There are lots of lessons to be taken from “Game of Thrones”: tutorials in power, the importance of debt-paying, and the tricky business of alliances. But perhaps the greatest takeaway for HBO is one about patience — and Jon Snow’s got nothing on Richard Plepler.

The former HBO chairman and CEO has been enjoying a victory lap over the huge show he famously greenlit despite having a lackluster pilot. We asked Plepler’s understudy, Casey Bloys, and his replacement, Bob Greenblatt, about the lessons they learned from “Mr. Prestige” sticking with — and investing a lot of money to reshoot — a pilot that even series co-star Nikolaj Coster-Waldau recently called “unbelievably bad.”

“The pilot process is important and instructive,” Bloys told us. “Everybody goes into a pilot thinking the show is going to be one thing, and you sometimes discover, ‘Oh, what we thought it was gonna be — what if we did it more like this?’ Or a certain actor wasn’t exactly what you thought, or you could use them a different way.”

“It’s a very, very helpful tool,” he tacked on, “a valuable time to get a show right.”

HBO has already applied that lesson since: The premium-cable channel reshot half of the “Silicon Valley” pilot as well, Bloys remembered during our conversation. Heading into Season 6 — and getting “Barry” out of “Silicon Valley” co-creator Alec Berg — we’d say that one is working out pretty nicely, too.

Before any of those costly “Thrones” reshoots, however, Plepler and his team had to decide if an adaptation of the George R.R. Martin book series even fit their brand.

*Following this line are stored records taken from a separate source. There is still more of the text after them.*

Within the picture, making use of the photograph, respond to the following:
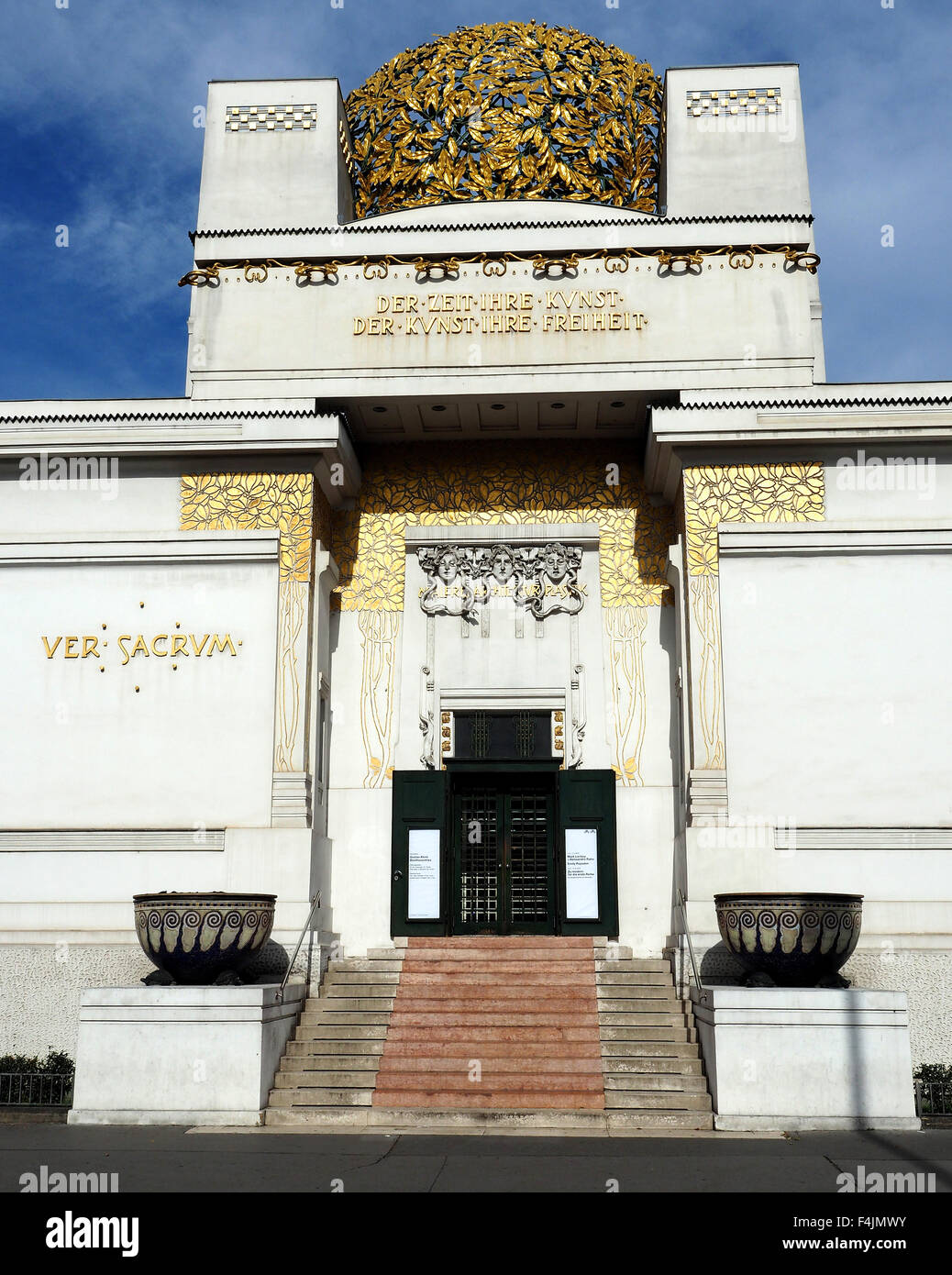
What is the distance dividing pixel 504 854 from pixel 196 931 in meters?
4.86

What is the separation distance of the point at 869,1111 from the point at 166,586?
373 inches

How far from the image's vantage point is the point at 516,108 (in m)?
16.4

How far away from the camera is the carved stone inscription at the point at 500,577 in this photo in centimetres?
1559

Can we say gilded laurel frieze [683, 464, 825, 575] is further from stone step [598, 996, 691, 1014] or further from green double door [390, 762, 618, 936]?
stone step [598, 996, 691, 1014]

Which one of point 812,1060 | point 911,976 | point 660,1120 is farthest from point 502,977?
point 911,976

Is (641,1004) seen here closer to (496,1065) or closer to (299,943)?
(496,1065)

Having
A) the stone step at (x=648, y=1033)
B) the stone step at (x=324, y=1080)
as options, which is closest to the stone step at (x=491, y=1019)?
the stone step at (x=648, y=1033)

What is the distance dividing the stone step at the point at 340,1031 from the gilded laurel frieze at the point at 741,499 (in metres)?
6.23

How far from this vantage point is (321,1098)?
1080 cm

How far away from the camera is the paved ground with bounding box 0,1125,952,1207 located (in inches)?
287

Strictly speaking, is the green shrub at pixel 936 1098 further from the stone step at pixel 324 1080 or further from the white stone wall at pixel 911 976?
the stone step at pixel 324 1080

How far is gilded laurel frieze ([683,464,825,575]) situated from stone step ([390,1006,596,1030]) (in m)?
5.25
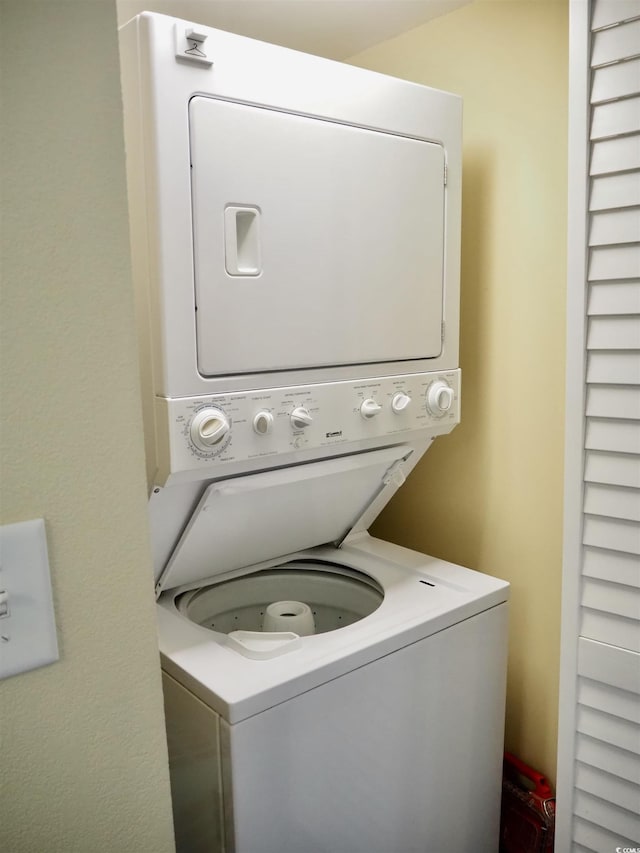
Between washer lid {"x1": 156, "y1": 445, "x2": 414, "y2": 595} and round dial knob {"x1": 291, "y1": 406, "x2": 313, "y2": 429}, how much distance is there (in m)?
0.16

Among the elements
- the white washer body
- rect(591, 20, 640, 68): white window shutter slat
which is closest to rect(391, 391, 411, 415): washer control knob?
the white washer body

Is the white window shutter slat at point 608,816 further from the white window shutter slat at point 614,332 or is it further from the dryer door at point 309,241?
the dryer door at point 309,241

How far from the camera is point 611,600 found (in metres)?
1.68

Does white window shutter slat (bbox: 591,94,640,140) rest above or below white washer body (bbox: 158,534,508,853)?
above

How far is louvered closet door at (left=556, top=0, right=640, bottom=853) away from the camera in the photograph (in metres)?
1.53

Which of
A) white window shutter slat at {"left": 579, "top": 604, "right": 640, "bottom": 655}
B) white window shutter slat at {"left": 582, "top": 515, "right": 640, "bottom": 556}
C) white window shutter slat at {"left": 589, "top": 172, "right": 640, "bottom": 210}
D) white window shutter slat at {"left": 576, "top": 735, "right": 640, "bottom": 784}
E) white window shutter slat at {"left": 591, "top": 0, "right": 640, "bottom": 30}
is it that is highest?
white window shutter slat at {"left": 591, "top": 0, "right": 640, "bottom": 30}

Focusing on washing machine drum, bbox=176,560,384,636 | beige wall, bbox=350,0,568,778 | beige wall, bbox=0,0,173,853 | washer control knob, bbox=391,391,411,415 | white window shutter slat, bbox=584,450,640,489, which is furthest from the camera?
washing machine drum, bbox=176,560,384,636

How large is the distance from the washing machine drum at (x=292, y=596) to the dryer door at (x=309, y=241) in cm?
80

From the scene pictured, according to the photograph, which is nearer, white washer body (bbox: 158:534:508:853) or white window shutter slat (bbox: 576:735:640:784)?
white washer body (bbox: 158:534:508:853)

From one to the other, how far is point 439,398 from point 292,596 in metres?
0.86

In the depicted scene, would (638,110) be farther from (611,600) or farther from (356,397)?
(611,600)

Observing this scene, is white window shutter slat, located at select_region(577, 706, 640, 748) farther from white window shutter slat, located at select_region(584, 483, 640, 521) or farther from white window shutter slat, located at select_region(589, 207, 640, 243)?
white window shutter slat, located at select_region(589, 207, 640, 243)

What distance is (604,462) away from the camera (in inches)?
64.8

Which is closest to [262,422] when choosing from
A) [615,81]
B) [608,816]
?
[615,81]
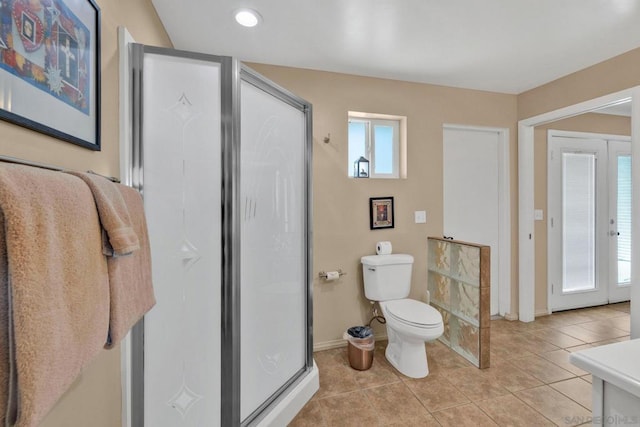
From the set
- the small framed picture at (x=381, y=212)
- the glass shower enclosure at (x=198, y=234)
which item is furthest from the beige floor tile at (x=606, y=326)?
the glass shower enclosure at (x=198, y=234)

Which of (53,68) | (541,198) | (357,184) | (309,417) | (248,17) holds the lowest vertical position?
(309,417)

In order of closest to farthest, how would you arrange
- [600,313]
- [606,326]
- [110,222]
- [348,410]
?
[110,222]
[348,410]
[606,326]
[600,313]

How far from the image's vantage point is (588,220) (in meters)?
3.31

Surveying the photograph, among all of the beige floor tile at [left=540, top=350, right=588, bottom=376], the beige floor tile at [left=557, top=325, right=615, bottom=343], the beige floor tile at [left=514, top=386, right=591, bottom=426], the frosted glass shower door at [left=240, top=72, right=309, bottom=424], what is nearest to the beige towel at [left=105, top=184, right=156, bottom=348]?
the frosted glass shower door at [left=240, top=72, right=309, bottom=424]

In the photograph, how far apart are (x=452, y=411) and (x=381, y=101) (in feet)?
7.93

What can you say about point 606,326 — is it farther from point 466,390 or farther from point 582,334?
point 466,390

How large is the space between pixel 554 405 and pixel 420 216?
5.22 feet

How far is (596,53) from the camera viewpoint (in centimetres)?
219

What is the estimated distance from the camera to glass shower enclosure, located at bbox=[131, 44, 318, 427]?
124 centimetres

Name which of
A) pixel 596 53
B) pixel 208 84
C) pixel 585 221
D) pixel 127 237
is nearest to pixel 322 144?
pixel 208 84

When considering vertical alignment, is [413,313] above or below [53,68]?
below

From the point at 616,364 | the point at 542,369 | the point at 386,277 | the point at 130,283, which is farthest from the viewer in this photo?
the point at 386,277

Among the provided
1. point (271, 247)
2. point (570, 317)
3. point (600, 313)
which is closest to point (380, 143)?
point (271, 247)

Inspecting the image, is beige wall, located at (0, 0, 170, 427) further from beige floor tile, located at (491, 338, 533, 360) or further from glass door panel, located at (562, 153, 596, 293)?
glass door panel, located at (562, 153, 596, 293)
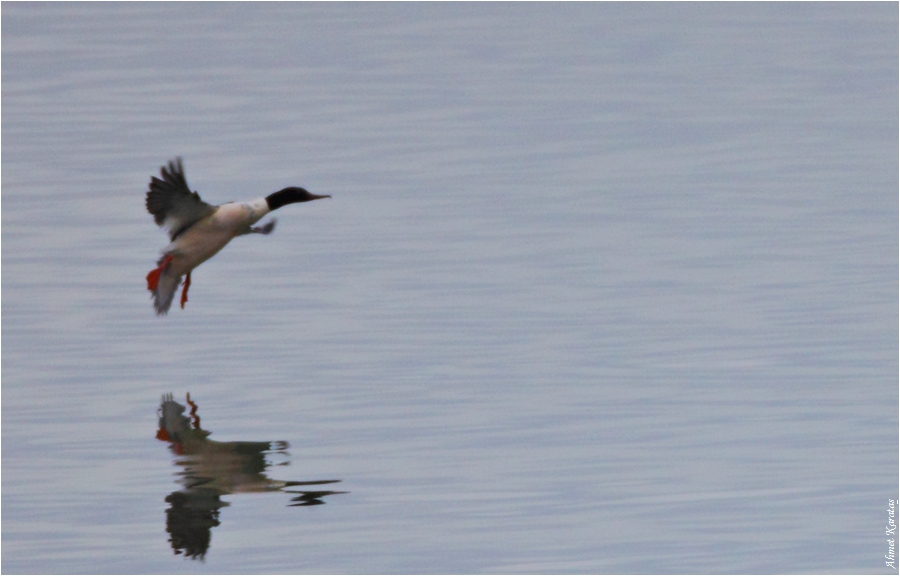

“When the show launched, I think there was some question, you know, ‘Is a fantasy series something that feels like HBO?’” Bloys recalled. “And I think that’s the important lesson here, is if something is of high quality… [don’t] get too hung up on, ‘Does this genre feel like HBO?’ That’s where you can take creative chances.”

“If you believe in the creators, and you believe if your vision — you back them,” Bloys said.

But what about Bob? Not only is he basically taking the torch from Plepler, the former NBC boss was playing the “Game of Thrones” game well before any HBO (or NBC, for that matter) affiliation.

“For the record, when I was at Showtime, I also bought ‘Game of Thrones,’” Greenblatt said. “I’m so thrilled to have heard the pitch. Of course, I was never gonna get it from HBO because HBO was the preferred choice at that point. But I never would have foreseen what it turned into — and I wanted it,” Greenblatt continued. “I thought, ‘Wow, this is a completely new world. We’ve never done anything like this.’”

“They never are born completely conceived. In a million years, I have not seen that,” Greenblatt said of pitches. “If you get a pilot 60 percent of the way there … that’s a success. And then the series builds from there.”

“‘Game of Thrones’ is a really great lesson for everybody,” Greenblatt summed up. “Just buying a series because great auspices come into the room and then going into production is not always the way to create one of the greatest shows ever made for television.”